#### Dataset content:

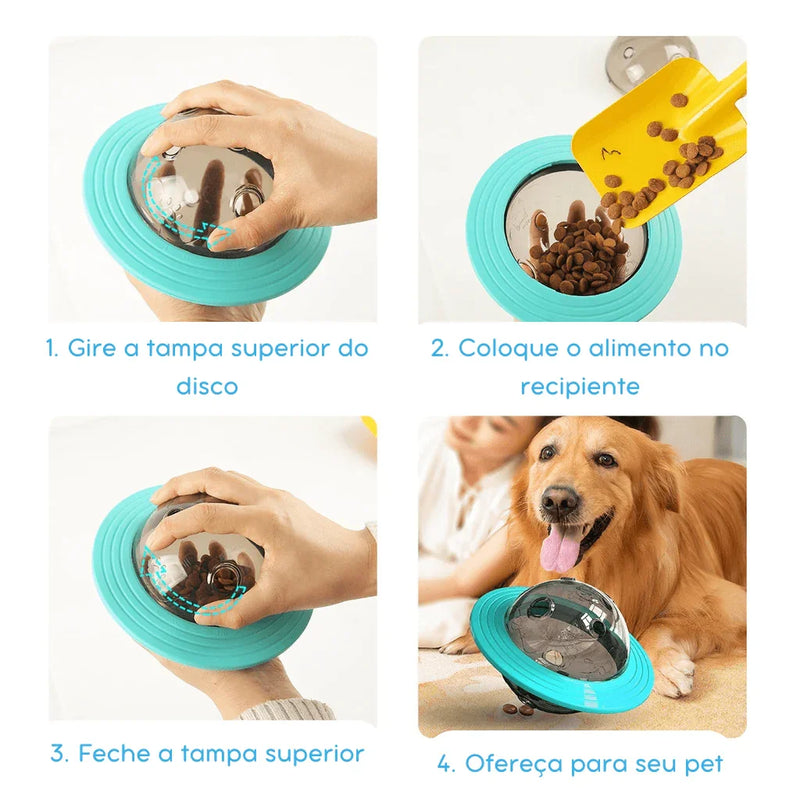 1. Gire a tampa superior do disco

2. Coloque o alimento no recipiente

3. Feche a tampa superior

4. Ofereça para seu pet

#### Work to be completed:
Transcribe the listing above verbatim. No picture belongs in the result.

#### Solution to this problem:
 1. Gire a tampa superior do disco

2. Coloque o alimento no recipiente

3. Feche a tampa superior

4. Ofereça para seu pet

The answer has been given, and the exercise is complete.